憂鬱になりながら改札を通りホームで電車を待つ。もちろん大樹はすぐ隣にいる。
「ねえ、花乃は二次会とか行かないの?」
まだその話? 私はうんざりしながら口を開く。
「その時によるけど……ねえ、やっぱり飲みに行きたかったんじゃないの? 今からでも合流したら?」
大樹は私の方に身体を向けて、真っ直ぐ見つめつながら応える。
「そうじゃないけど、花乃が普段どうしてるのか気になっただけ。こういった飲み会結構やってるの?」
「こういうのって、合コン的なの?」
なんで大樹に教えなくちゃいけないのかって反発心も湧いたけど、借りがある状態なので仕方ない。

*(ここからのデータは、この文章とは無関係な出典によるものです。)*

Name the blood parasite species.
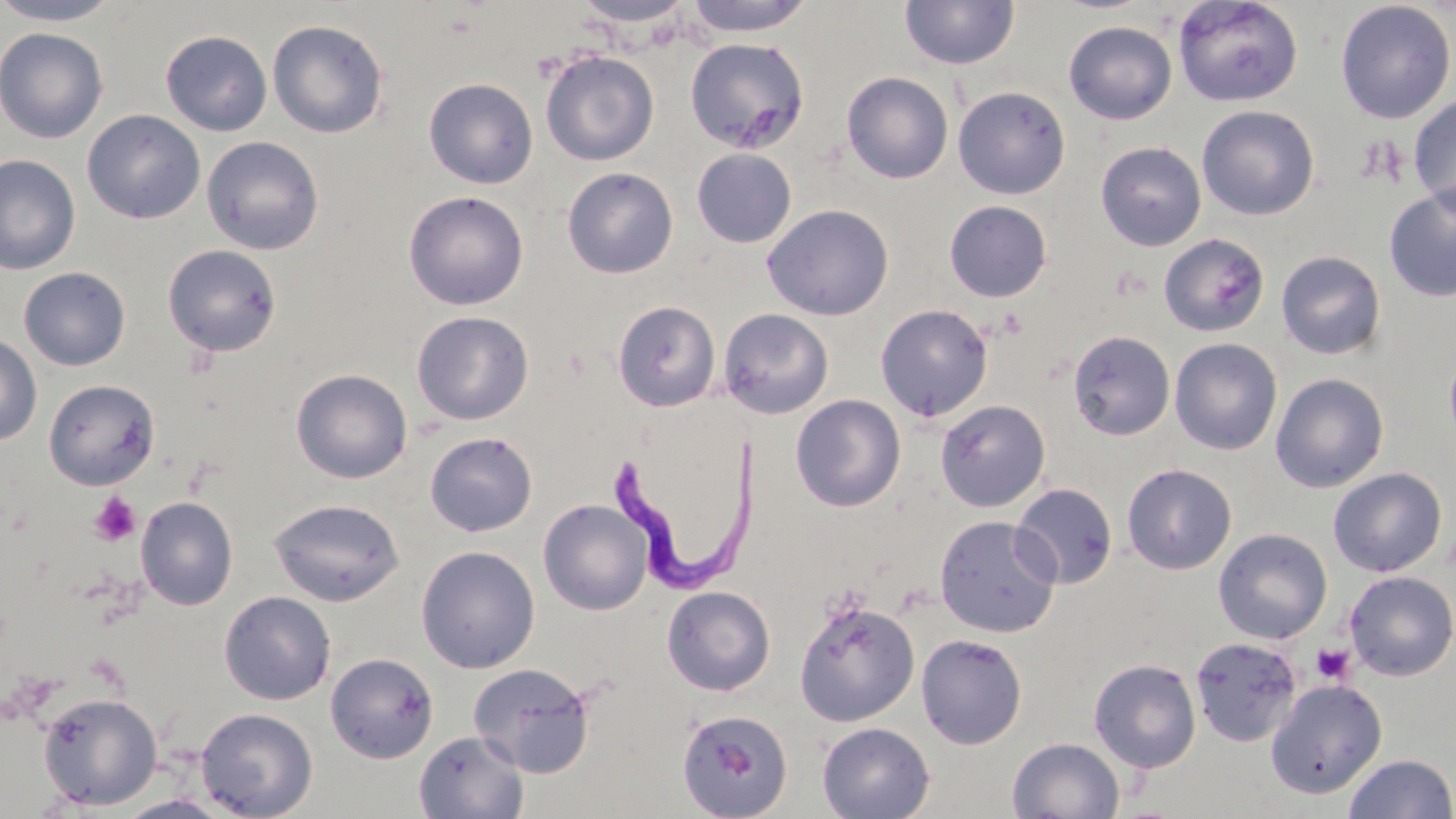
Trypanosoma brucei.

preparation = thin blood film
platelet locations = approximate bounding boxes as (x1, y1, x2, y2) in pixels: (89, 491, 142, 547), (1310, 642, 1356, 684)
field of view = single
uninfected red blood cell locations = approximate bounding boxes as (x1, y1, x2, y2) in pixels: (0, 0, 122, 26), (682, 0, 816, 37), (900, 0, 1019, 70), (1173, 0, 1303, 107), (571, 1, 695, 29), (1335, 1, 1455, 123), (268, 19, 389, 139), (1064, 20, 1177, 124), (0, 26, 108, 144), (160, 29, 273, 136), (684, 38, 810, 154), (540, 49, 659, 166), (841, 71, 954, 184), (423, 78, 538, 189), (952, 85, 1071, 199), (1408, 95, 1456, 215), (1196, 105, 1320, 221), (82, 109, 205, 224), (201, 135, 324, 255), (1095, 141, 1207, 251), (691, 148, 797, 248), (0, 154, 80, 275), (562, 166, 678, 279), (1384, 185, 1456, 302), (404, 190, 529, 310), (944, 200, 1052, 302), (762, 203, 894, 321), (1158, 233, 1269, 336), (163, 244, 282, 356), (1276, 250, 1386, 360), (19, 267, 131, 370), (612, 301, 720, 412), (875, 303, 994, 421), (718, 308, 834, 419), (411, 310, 534, 426), (1067, 330, 1175, 441), (0, 333, 42, 446), (1169, 338, 1283, 455), (1444, 344, 1456, 450), (291, 369, 412, 483), (1270, 372, 1390, 493), (44, 379, 160, 490), (791, 394, 905, 511), (935, 399, 1050, 511), (425, 431, 538, 537), (1121, 463, 1237, 574), (1328, 467, 1447, 577), (1011, 483, 1118, 588), (135, 496, 238, 610), (268, 497, 406, 606), (538, 499, 653, 615), (935, 514, 1060, 637), (1213, 528, 1332, 644), (416, 545, 540, 673), (1344, 570, 1456, 681), (661, 585, 776, 696), (219, 590, 336, 705), (793, 598, 920, 727), (916, 633, 1027, 749), (1190, 636, 1302, 746), (325, 652, 439, 763), (1089, 658, 1201, 773), (468, 663, 597, 779), (1265, 679, 1387, 799), (37, 691, 162, 810), (195, 707, 318, 819), (676, 709, 794, 819), (817, 722, 935, 819), (414, 730, 528, 818), (1007, 737, 1125, 818), (1343, 753, 1456, 819), (115, 795, 235, 819)
Trypanosoma brucei locations = approximate bounding boxes as (x1, y1, x2, y2) in pixels: (612, 412, 757, 590)
magnification = 1000x
modality = light microscopy
image size = 1456×819 pixels
stain = May-Grünwald-Giemsa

「私は行かないよ。知らない男の人と飲むの本当は好きじゃないし」
「そうなんだ」
大樹は妙に弾んだ声で言い、機嫌良く笑う。
「でも今日は俺も居るし、次も行っても良かったんじゃない?」
なんだかやけにうれしそう。大樹が居るから尚更行きたくありませんって私の気持ちにはまるで気付いてないんだろうな。

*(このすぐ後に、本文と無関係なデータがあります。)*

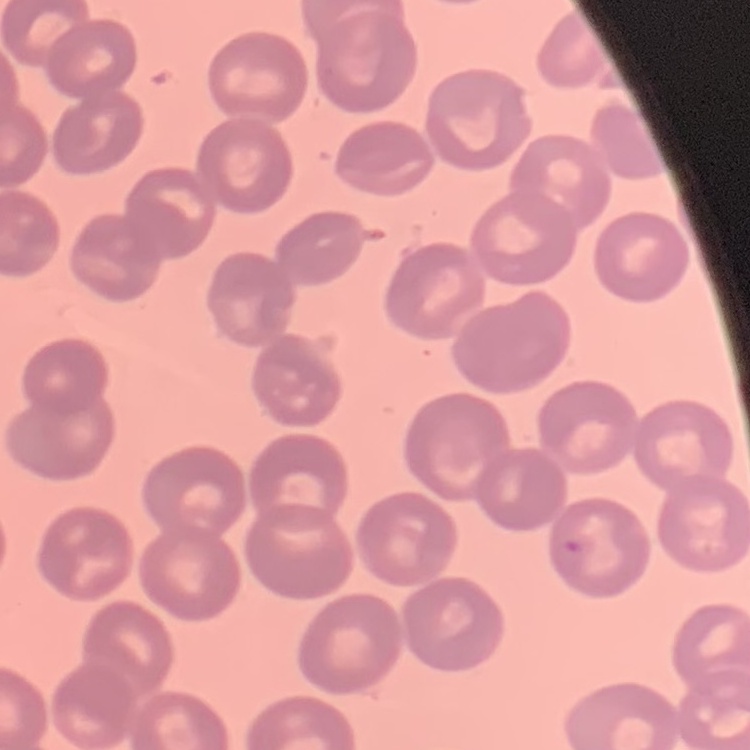
Summary:
  - Red blood cell morphology: no rouleaux formation
  - Image type: one tile cut from a larger photomicrograph
  - Preparation: thin peripheral smear
  - Stain: Field's or Giemsa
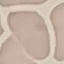
Summary:
  - Malaria status: uninfected
  - Preparation: thin blood film
  - Stain: Giemsa
  - Image type: cell patch, automatically extracted from a larger field of view and resized to 64 × 64 pixels
  - Capture: smartphone camera at the microscope eyepiece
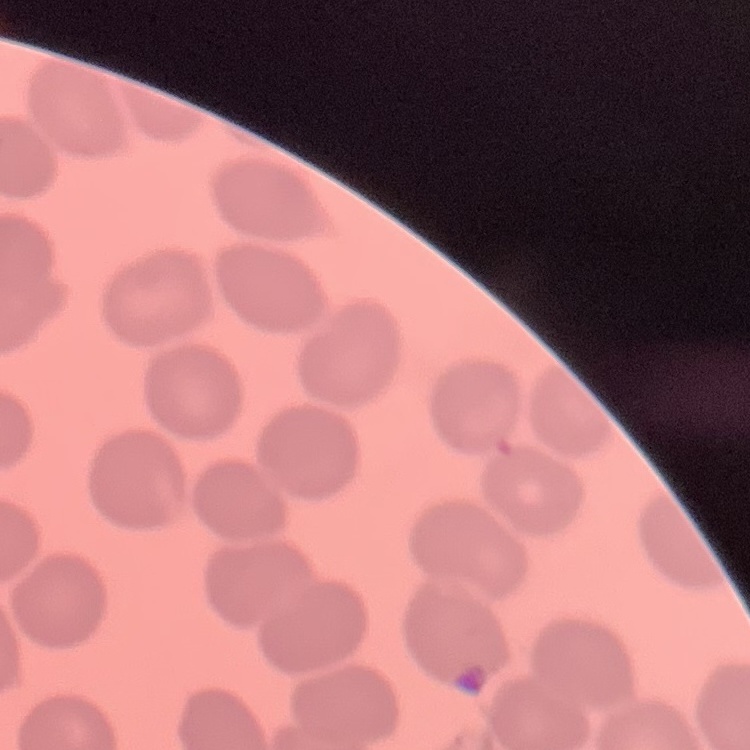
The erythrocytes exhibit no rouleaux formation. Thin peripheral smear. Stained with either Field's or Giemsa. Square crop of a larger photomicrograph.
Locate every Plasmodium parasite by life-cycle stage, and every leukocyte.
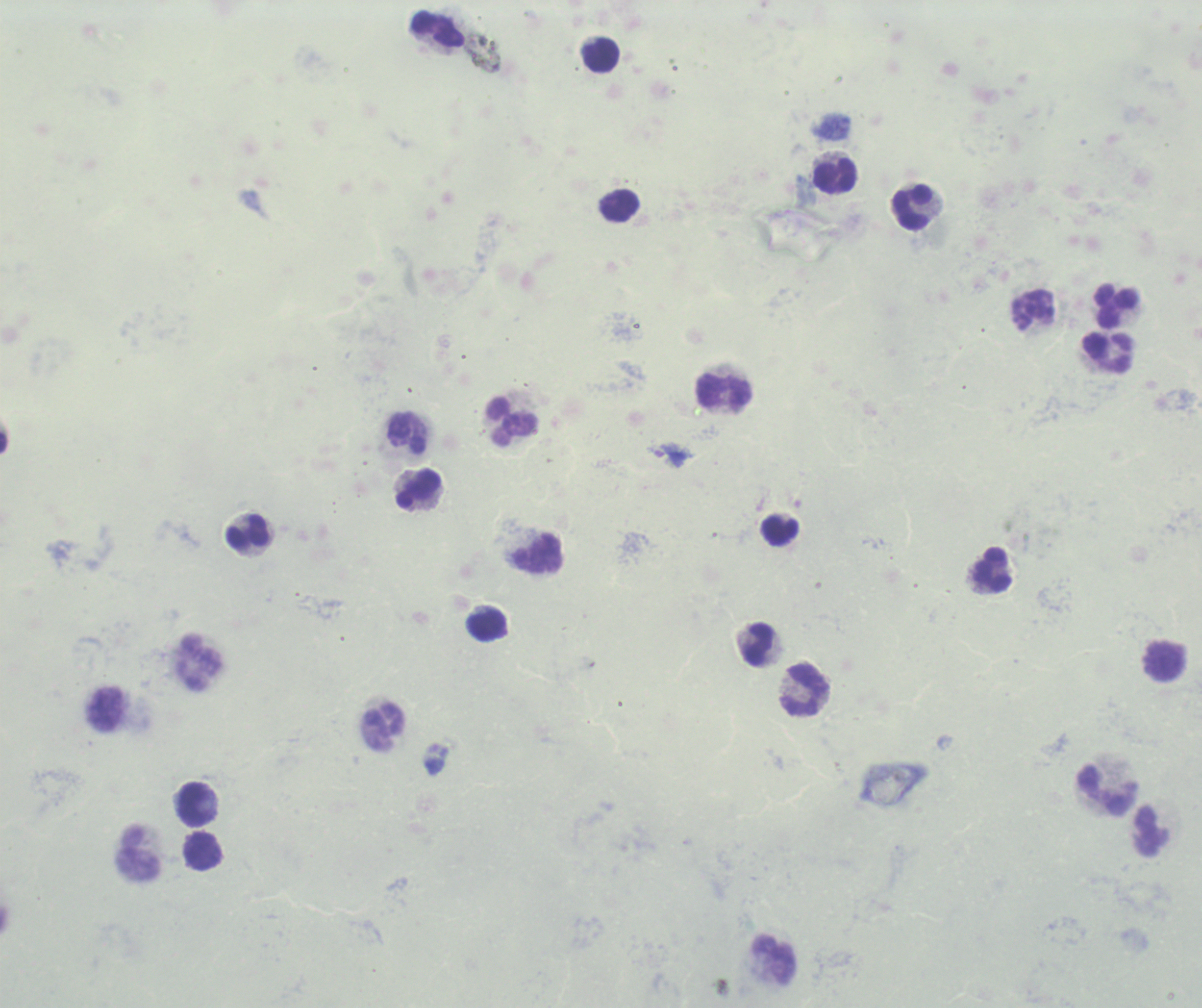
Approximate centers as [x, y] in pixels.
Trophozoites: [672, 455].
No schizont or gametocyte forms observed.
Leukocytes: [437, 30], [601, 55], [835, 177], [620, 206], [911, 207], [1115, 307], [1032, 309], [1108, 353], [724, 393], [511, 422], [407, 433], [417, 489], [779, 532], [248, 533], [537, 554], [991, 569], [487, 627], [759, 645], [1164, 661], [199, 662], [805, 691], [106, 709], [383, 727], [1107, 792], [196, 804], [1151, 832], [204, 852], [139, 855], [773, 961].

Summary:
  - Image size: 1202×1008 pixels
  - Context: previously used in a real diagnosis
  - Stain: Romanowsky
  - Preparation: thick blood film
  - Magnification: 100x
  - Background quality: unsatisfactory
  - Field of view: single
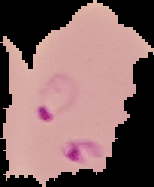
Summary:
  - Preparation: thin blood smear
  - Image type: segmented cell region on a black background
  - Malaria status: parasitized
  - Image size: 154×187 pixels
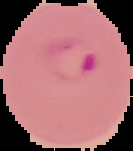

Image is 133×151 pixels. Cell region segmented out of the field of view; the surrounding area is masked to black. From a thin blood smear. Result: Plasmodium parasites detected.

「今週は仕事が忙しくて疲れ気味だから。それに来週遅くなるかもしれないからね……」
須藤さんとの飲み会は二次会だろうが三次会だろうが、最後まで行くんだから。
それだけ一緒に居たら、少しは話せる様になるかもしれない。
とにかく、緊張するなんて言ってないで頑張らなければ。
欠点を克服して、須藤さんい近付きたい。好き避けなんてしてる場合じゃない!
そんなことを考えていると、少しトーンの下がった大樹の声がした。
「来週何が有るの?」
「え?」
「遅くなるって言ってただろ?」
ああ、私余計な事まで言ってしまったんだ。
でも別に隠す必要も無いし、そのまま言えばいいか。
「来週も飲み会が有るの。そっちは最後まで参加しようと思ってるんだ」
そう言った途端、大樹がスッと目を細めた。
……何、この表情。まただ。いつもの大樹らしくない。
「誰と行くの?」
「……会社の人とだけど」
「男も来るわけ?」
大樹の視線が凄く冷たい。
「来るよ。それが何?」
なんだか落ち着かない気持ちになる。大樹はそれまでより一層低い声を出した。
「そんな飲み会行くなよ」
「……!?」
な、何、この強気な口調。上から目線。俺様っぽい態度。
いつもの暢気な大樹はいったいどこに?
「何で最後まで付き合うんだよ?」
詰問する様な口調。
最初は驚いて、うっかり何もいえないでいたけれど、段々苛立ちが込み上げて来た。
「大樹には関係ないでしょ? 何でプライベートなことまで口出しされないといけないの?」
大樹に負けないくらい冷たく言い放つ。
彼はハッとした表情になり、それから気まずそうな顔をした。
「……ごめん。そうだよな。俺が口出しする事じゃないんだよな」
しょぼんと項垂れて呟く。
ちょっと言い過ぎたかなと思いながらも、歩み寄る気持ちは湧かなかった。
「そうだよ。何不機嫌になってるのか知らないけど、私の事は放っておいてよ」
「……」
大樹は何か言いたそうにしながらも結局何も言わず、気まずい雰囲気のまま私達は電車に乗り込んだ。